____ DATASET EXCERPTS

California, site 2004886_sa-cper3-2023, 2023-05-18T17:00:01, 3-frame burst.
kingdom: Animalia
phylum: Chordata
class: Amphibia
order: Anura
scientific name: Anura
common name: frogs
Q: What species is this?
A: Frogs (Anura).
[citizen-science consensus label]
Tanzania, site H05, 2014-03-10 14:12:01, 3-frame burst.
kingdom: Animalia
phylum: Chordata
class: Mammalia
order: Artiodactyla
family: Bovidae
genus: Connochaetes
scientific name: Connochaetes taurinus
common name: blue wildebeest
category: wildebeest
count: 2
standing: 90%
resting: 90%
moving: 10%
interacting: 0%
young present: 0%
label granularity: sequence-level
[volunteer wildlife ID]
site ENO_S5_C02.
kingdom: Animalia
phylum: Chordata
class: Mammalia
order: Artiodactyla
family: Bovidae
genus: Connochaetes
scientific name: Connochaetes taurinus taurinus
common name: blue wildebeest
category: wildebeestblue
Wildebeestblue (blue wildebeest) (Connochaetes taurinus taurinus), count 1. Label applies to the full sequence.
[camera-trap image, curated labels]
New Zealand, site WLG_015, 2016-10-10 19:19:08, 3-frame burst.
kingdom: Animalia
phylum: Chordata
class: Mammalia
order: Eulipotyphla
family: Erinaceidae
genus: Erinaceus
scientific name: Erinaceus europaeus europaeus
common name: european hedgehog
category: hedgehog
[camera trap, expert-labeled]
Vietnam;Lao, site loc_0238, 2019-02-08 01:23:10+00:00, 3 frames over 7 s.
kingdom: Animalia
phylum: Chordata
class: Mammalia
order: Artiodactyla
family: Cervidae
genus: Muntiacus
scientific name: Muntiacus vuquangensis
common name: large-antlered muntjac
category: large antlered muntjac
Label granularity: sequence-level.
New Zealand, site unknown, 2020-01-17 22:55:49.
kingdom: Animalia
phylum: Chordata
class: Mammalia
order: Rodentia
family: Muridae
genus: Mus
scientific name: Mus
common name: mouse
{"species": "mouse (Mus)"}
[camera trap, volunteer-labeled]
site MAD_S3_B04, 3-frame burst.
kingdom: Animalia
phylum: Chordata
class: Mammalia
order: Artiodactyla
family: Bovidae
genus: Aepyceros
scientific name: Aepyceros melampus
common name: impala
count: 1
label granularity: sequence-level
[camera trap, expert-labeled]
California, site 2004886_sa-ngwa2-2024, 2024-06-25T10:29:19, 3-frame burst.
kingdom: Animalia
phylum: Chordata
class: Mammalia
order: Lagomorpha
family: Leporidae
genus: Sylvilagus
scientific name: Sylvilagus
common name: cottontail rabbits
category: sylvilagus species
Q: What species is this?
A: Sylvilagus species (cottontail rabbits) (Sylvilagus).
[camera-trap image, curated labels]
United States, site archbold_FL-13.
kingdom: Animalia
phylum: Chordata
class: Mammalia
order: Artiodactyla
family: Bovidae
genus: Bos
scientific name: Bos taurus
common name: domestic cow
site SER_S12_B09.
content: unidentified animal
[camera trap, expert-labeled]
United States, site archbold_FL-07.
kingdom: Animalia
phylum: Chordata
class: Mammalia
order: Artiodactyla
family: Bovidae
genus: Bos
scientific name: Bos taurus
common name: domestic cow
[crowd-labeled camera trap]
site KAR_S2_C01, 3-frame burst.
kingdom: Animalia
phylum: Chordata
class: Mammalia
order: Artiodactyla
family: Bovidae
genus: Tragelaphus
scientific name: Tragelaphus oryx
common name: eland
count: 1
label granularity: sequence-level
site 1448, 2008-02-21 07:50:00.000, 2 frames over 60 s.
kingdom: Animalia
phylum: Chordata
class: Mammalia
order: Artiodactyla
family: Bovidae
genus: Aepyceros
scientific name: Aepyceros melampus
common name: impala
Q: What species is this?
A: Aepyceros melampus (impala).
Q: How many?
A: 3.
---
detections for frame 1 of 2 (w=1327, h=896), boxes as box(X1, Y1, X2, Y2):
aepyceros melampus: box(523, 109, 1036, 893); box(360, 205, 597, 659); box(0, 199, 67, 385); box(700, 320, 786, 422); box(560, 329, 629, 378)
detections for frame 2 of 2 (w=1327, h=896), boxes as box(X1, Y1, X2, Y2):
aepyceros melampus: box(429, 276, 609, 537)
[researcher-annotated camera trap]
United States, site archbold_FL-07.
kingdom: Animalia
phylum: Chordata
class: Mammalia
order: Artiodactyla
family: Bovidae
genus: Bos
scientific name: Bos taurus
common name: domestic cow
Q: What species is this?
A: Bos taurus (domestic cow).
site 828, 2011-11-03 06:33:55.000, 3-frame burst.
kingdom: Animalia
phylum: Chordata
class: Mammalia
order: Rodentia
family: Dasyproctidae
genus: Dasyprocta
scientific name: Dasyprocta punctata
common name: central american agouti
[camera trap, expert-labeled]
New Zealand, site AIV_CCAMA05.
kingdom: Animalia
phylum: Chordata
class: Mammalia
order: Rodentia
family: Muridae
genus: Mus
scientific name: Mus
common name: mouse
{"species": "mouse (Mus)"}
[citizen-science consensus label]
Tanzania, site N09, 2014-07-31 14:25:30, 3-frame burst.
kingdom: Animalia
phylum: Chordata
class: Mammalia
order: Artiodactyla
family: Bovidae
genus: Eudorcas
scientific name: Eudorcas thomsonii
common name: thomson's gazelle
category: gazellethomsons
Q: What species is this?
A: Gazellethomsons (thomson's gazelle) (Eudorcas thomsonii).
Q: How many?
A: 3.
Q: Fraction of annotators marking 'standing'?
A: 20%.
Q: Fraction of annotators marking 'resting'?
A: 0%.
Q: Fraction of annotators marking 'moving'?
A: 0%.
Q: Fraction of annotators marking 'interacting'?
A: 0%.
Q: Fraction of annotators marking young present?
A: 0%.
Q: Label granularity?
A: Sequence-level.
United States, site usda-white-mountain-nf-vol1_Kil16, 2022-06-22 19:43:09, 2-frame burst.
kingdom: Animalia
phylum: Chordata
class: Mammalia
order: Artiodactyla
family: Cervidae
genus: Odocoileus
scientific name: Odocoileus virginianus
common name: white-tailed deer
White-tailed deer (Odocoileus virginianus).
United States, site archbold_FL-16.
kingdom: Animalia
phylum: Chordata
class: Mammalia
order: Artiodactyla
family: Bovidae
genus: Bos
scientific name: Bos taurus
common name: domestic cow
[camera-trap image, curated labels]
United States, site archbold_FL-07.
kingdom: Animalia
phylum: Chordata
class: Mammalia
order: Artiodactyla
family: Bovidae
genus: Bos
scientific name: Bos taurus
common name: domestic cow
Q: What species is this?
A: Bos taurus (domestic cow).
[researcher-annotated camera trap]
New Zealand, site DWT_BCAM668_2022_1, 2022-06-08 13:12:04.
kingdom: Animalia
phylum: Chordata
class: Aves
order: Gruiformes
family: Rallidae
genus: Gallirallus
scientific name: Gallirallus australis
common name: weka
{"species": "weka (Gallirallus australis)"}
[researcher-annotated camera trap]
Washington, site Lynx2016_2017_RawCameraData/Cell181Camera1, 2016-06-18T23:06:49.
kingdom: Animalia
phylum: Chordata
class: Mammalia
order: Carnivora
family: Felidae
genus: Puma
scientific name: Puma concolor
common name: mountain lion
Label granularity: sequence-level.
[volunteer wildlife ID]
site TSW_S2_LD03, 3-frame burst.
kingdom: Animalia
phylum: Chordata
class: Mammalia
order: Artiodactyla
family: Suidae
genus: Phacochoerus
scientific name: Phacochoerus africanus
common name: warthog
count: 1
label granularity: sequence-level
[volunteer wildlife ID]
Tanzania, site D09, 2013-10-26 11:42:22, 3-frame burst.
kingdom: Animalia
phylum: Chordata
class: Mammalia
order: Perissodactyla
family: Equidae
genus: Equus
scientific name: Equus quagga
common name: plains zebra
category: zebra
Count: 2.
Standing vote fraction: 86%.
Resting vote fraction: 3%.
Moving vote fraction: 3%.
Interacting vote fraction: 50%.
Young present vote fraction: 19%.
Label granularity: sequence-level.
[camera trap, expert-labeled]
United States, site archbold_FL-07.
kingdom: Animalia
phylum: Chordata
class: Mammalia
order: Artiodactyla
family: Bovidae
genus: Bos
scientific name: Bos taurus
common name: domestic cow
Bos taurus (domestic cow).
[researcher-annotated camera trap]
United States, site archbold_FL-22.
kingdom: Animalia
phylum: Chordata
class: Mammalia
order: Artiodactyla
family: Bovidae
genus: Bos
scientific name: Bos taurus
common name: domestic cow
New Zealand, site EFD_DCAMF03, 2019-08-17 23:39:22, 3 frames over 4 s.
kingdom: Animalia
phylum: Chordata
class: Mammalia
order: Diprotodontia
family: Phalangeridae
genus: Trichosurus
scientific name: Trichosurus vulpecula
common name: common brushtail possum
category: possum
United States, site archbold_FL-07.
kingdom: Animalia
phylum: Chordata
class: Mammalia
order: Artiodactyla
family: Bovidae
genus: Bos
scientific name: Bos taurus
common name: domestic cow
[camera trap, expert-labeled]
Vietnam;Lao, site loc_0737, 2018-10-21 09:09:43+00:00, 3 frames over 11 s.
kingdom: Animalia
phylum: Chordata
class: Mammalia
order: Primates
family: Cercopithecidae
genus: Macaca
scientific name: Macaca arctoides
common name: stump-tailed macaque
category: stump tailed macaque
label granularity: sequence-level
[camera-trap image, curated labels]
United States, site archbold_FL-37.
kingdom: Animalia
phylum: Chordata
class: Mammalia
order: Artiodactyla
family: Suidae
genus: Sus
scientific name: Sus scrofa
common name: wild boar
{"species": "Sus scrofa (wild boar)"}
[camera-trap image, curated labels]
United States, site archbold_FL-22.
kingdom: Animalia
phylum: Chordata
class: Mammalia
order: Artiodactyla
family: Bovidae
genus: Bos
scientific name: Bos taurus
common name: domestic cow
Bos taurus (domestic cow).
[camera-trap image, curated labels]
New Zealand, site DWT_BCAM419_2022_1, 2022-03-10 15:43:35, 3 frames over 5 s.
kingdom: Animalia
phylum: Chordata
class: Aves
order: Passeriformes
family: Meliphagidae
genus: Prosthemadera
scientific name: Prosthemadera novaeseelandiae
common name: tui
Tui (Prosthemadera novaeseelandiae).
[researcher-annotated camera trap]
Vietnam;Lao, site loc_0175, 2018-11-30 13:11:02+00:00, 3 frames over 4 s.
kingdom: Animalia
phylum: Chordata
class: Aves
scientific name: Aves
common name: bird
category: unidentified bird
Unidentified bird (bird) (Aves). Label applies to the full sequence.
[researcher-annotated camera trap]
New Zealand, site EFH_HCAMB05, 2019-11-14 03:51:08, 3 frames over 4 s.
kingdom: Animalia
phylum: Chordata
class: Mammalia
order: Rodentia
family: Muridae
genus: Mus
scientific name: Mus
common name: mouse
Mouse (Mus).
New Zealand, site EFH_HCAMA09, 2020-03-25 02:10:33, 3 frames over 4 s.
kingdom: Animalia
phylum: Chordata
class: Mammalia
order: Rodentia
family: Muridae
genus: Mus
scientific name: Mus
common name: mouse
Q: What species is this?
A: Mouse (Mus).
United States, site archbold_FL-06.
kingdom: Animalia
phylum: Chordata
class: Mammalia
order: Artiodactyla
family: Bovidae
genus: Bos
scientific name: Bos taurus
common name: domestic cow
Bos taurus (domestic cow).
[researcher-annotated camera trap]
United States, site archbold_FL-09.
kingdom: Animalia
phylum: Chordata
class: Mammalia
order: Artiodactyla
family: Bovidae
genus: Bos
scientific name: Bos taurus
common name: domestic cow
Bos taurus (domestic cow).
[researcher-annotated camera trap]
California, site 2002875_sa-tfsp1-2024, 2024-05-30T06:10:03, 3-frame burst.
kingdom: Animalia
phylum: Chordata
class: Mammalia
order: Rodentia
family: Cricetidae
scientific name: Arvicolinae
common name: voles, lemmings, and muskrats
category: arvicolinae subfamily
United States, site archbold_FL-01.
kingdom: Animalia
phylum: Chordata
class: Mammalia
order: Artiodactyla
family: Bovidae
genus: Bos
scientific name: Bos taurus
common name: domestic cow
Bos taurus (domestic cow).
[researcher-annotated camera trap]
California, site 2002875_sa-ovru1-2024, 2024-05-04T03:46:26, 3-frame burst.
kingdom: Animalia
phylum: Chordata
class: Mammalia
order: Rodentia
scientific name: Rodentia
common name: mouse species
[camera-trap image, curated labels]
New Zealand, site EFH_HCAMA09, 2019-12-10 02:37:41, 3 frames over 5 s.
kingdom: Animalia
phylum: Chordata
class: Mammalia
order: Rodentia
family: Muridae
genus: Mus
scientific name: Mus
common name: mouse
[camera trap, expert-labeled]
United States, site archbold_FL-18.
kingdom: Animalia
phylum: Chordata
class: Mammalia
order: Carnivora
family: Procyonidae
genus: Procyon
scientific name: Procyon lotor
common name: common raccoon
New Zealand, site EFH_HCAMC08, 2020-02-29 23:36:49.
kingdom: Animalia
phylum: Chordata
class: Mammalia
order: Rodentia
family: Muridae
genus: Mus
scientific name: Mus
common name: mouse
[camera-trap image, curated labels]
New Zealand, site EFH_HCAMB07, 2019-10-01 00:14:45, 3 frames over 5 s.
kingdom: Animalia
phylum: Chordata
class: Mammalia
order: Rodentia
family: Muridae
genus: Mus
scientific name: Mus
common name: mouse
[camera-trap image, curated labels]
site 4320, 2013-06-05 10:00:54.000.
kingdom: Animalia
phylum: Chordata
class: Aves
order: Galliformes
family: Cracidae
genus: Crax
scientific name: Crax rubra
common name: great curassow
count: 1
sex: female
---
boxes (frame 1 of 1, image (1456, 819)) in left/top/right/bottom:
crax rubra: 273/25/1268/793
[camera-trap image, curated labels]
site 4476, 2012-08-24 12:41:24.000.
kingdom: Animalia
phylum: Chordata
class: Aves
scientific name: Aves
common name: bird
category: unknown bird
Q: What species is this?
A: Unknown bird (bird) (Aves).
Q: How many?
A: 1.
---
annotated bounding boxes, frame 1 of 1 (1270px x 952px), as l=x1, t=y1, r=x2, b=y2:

________

**TASK:** Taking the material above, extract exactly and only the lines from the line with "United States, site archbold_FL-13." to the line with "genus: Tragelaphus", inclusive of both.

**OUTPUT FOR THIS EXERCISE:**
United States, site archbold_FL-13.
kingdom: Animalia
phylum: Chordata
class: Mammalia
order: Artiodactyla
family: Bovidae
genus: Bos
scientific name: Bos taurus
common name: domestic cow
site SER_S12_B09.
content: unidentified animal
[camera trap, expert-labeled]
United States, site archbold_FL-07.
kingdom: Animalia
phylum: Chordata
class: Mammalia
order: Artiodactyla
family: Bovidae
genus: Bos
scientific name: Bos taurus
common name: domestic cow
[crowd-labeled camera trap]
site KAR_S2_C01, 3-frame burst.
kingdom: Animalia
phylum: Chordata
class: Mammalia
order: Artiodactyla
family: Bovidae
genus: Tragelaphus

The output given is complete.